[課題一覧]
1) 経歴を語る抜粋文章の「3年たったころ再び東京へ。大」から「こで「嘱託」「客員」の肩書が、終わった。」までを、「客員助教授」を「客員准教授」に更新したうえで示してください。
2) 経歴を語る抜粋文章について、次の問いに答えてください。
(a) 一橋大学社会学部で入った部と、続けた競技は何か。
(b) 生命保険文化センターの嘱託研究員を務めた期間はどれくらいか。
(c) 2006年夏に電話をかけてきた人物は誰か。
3) 経歴を語る抜粋文章を、最後の文の後から書き進めてください。

一橋大学社会学部へ進むと、子どものころから足が速かったので陸上部に入り、200メートル競走を続けた。就職期は第1次石油危機後の不況で、男女雇用機会均等法ができる前。希望した新聞社は女性をほとんど採ってなく、出版社も採用がない。ある出版社で紹介された企業の社内報編集者に採用されたが、一緒に仕事をした人間と合わずに2年で辞める。父が体調を崩したこともあって、帰郷した。

大学で教える身へ勉強会や討論会での「出会い」が決めた道

 3年たったころ再び東京へ。大学の先輩が紹介してくれた生命保険文化センターの嘱託研究員を、約12年やる。生き方を左右する「出会い」は、ここにもあった。勉強会やテレビの討論会へ出て知己を得た大阪大学の蝋山昌一名誉教授や本間正明教授が、企業の寄付で経済の講座が始まるときに「教えてみないか」と声をかけてくれた。93年から3年間、客員助教授として「リスクと情報の経済学」の講義をした。次の政策研究大学院大学の前身、埼玉大学大学院の政策科学研究科の助教授も、阪大教授だった八田達夫氏の紹介で決まる。ここで「嘱託」「客員」の肩書が、終わった。

 内閣府へ出て大学教授へ戻った後も、「出会い」の力に動かされる。2006年夏、諮問会議の民間委員も務めた牛尾治朗・元経済同友会代表幹事から電話があり、「あなたに民間委員になってほしいという話がある」と言われた。牛尾氏は小泉首相を支援する経済人で、諮問会議はとても大事だと思う場。「受けよう」と、決めた。すると小泉首相が9月に退任し、官房長官だった安倍晋三氏が後を継ぐ動きが始まる。そこで牛尾氏に会うと、「おい、もっと大きいほうがきたぞ」と言う。

[収集データ]
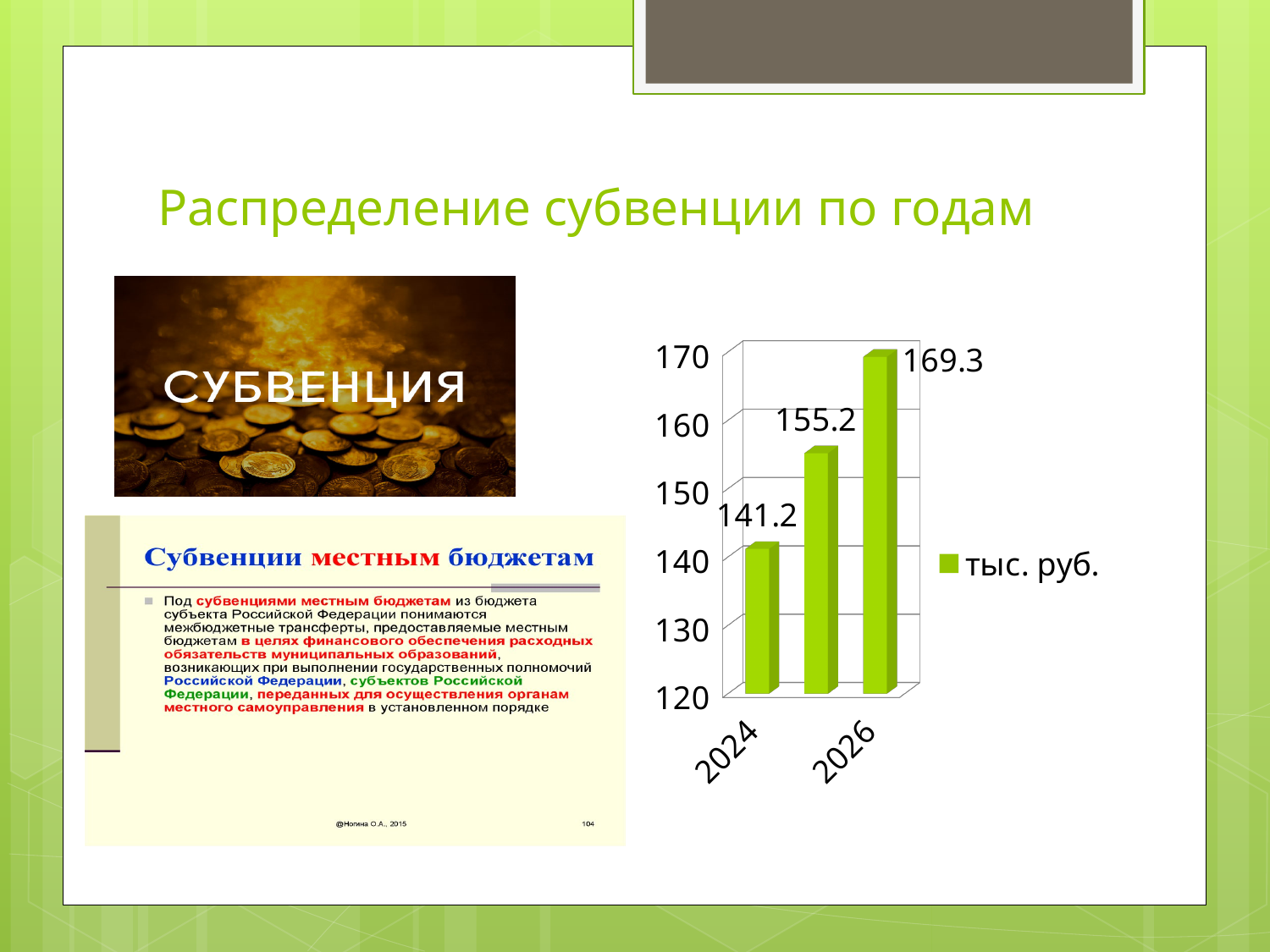
Which year has the lowest value? 2024 Is the value for 2024 greater or less than 150? less Is the value for 2026 greater or less than 160? greater Do the values rise or fall from left to right along the x axis? rise How many bars are plotted in the chart? 3 What is the value for 2026? 169.3 How many series does the legend list? 1 What is the difference between the values for 2026 and 2024? 28.1 Which year has the highest value? 2026 What is the value for 2024? 141.2 What kind of chart is shown on the slide? bar chart Which is larger, the value for 2024 or the value for 2026? 2026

[解答一覧]
1)
3年たったころ再び東京へ。大学の先輩が紹介してくれた生命保険文化センターの嘱託研究員を、約12年やる。生き方を左右する「出会い」は、ここにもあった。勉強会やテレビの討論会へ出て知己を得た大阪大学の蝋山昌一名誉教授や本間正明教授が、企業の寄付で経済の講座が始まるときに「教えてみないか」と声をかけてくれた。93年から3年間、客員准教授として「リスクと情報の経済学」の講義をした。次の政策研究大学院大学の前身、埼玉大学大学院の政策科学研究科の助教授も、阪大教授だった八田達夫氏の紹介で決まる。ここで「嘱託」「客員」の肩書が、終わった。

2)
(a) 陸上部に入り、200メートル競走を続けた。
(b) 約12年。
(c) 牛尾治朗・元経済同友会代表幹事。

3)
 諮問会議も含めた経済財政の担当相就任だ。「それは、とんでもない」と、断り続けた。でも、1時間ほど説得を受けていたら、「やらせてみようと言ってくれる人がいるなら、まあ、やってもいいかな」との思いが湧いてくる。結局、3度、諮問会議の担当大臣を務めた。桜島の「ど〜ん」という姿がくれた「何とかなるだろう」の気持ちが生んだ『源流』。そこからの流れが、流域を広げていく。

 いま、大学で春と秋の学期に経済政策の授業を持っている。学生の多くが発展途上国からきた留学生で、学んだことで帰国後にまだ豊かではない母国の人々のために貢献しよう、と燃えている。学長は授業をしなくてもいいのだが、彼や彼女たちを応援したいし、少しでも役に立ちたい。やはり「For Others」だ。10代であんなに素晴らしい言葉に出会えば、『源流』の勢いは、夢だった宇宙へも届きそうだ。(ジャーナリスト・街風隆雄)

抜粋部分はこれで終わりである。